ЧТО СДЕЛАТЬ:
(1) Определите, соответствуют ли интервью с Владимиром Калужским три утверждения: (а) Калужский входил в жюри конкурса; (б) Лев Терсков стал лауреатом II степени; (в) на вечере памяти каждый ученик сыграл несколько пьес. На каждое утверждение ответьте «да» или «нет» и приведите точную цитату из интервью, которая это подтверждает.
(2) Продолжите интервью с Владимиром Калужским, начав сразу после его последнего предложения.
··· ТЕКСТ ДЛЯ ЧТЕНИЯ ···
Владимир Калужский: “Это действительно был парад молодых виртуозов”

Владимир КалужскийПосле окончания конкурсной недели, посвященной памяти М. С. Лебензон, когда все волнения улеглись, художественный руководитель филармонии, заслуженный деятель искусств России, один из членов жюри, В. М. Калужский поделился своими впечатлениями от конкурса и воспоминаниями о Мери Симховне, рассказал о работе жюри и поделился размышлениями о судьбах музыкантов.

– Владимир Михайлович, расскажите, пожалуйста, каким образом возникла идея организовать конкурс?

– Существует сильная корпоративная группа выпускников последних лет Мери Симховны. Вокруг них формировались основные идеи, связанные с увековечиванием ее памяти. Много вложил директор НСМШ Александр Тихонович Марченко, где работала Лебензон. Оттуда же пришли одна из членов жюри Дания Хайбуллина, лауреат I степени Лев Терсков и остальные ребята. Сначала мы с ними сделали книгу в память о ней, потом провели вечер, посвященный ее памяти, где играли все ее выпускники, а я его вел. Ученикам удалось сыграть лишь по одной пьесе, потому что все они хотели выразить ей свое уважение.
··· ЗАПИСАННЫЕ СВЕДЕНИЯ ···
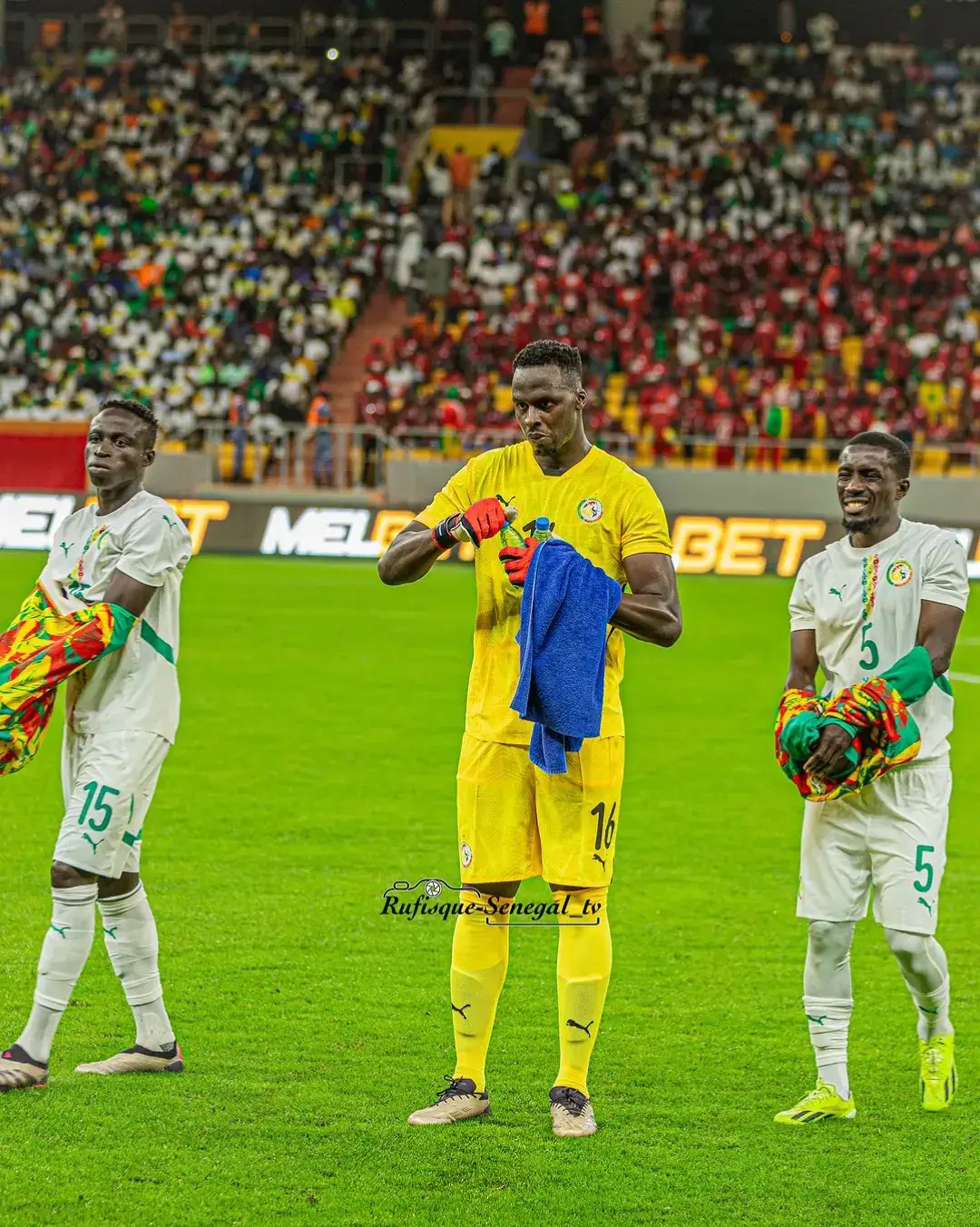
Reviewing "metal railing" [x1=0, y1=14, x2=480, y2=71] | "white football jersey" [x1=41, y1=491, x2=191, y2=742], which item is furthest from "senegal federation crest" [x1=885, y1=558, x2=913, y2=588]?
"metal railing" [x1=0, y1=14, x2=480, y2=71]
···
ОЖИДАЕМЫЕ ОТВЕТЫ:
(1)
(а) Да: «один из членов жюри, В. М. Калужский».
(б) Нет: «лауреат I степени Лев Терсков».
(в) Нет: «Ученикам удалось сыграть лишь по одной пьесе».

(2)
Министерство культуры при активном содействии Татьяной Дорожковой помогло создать премиальный фонд. Первым стипендиатом был тот же самый Терсков, в этом году – Дания. Мне кажется, где-то тут и родилась идея конкурса. Как видите, это такой комплекс событий: стипендия и конкурс – все вместе, инициатива НСМШ, Минкультуры. Считаю, что это хороший результат.

– Конкурс прошел на очень высоком уровне. Поделитесь, пожалуйста, своими впечатлениями от выступлений участников.

– Великолепное, отлично организованное предприятие в колледже им. Мурова, который предоставил помещение и инструменты. В зале удалось создать особую акустику, стояли микрофоны и подзвучка: все прошло очень профессионально Это великолепный зал, недооцененный новосибирской общественностью, в том числе музыкальной, которым можно гордиться. Отмечу, что, кроме него и зала им. Каца, в Новосибирске есть еще два великолепных зала для профессиональной музыки – это камерный зал филармонии и зал НСМШ А. Т. Марченко.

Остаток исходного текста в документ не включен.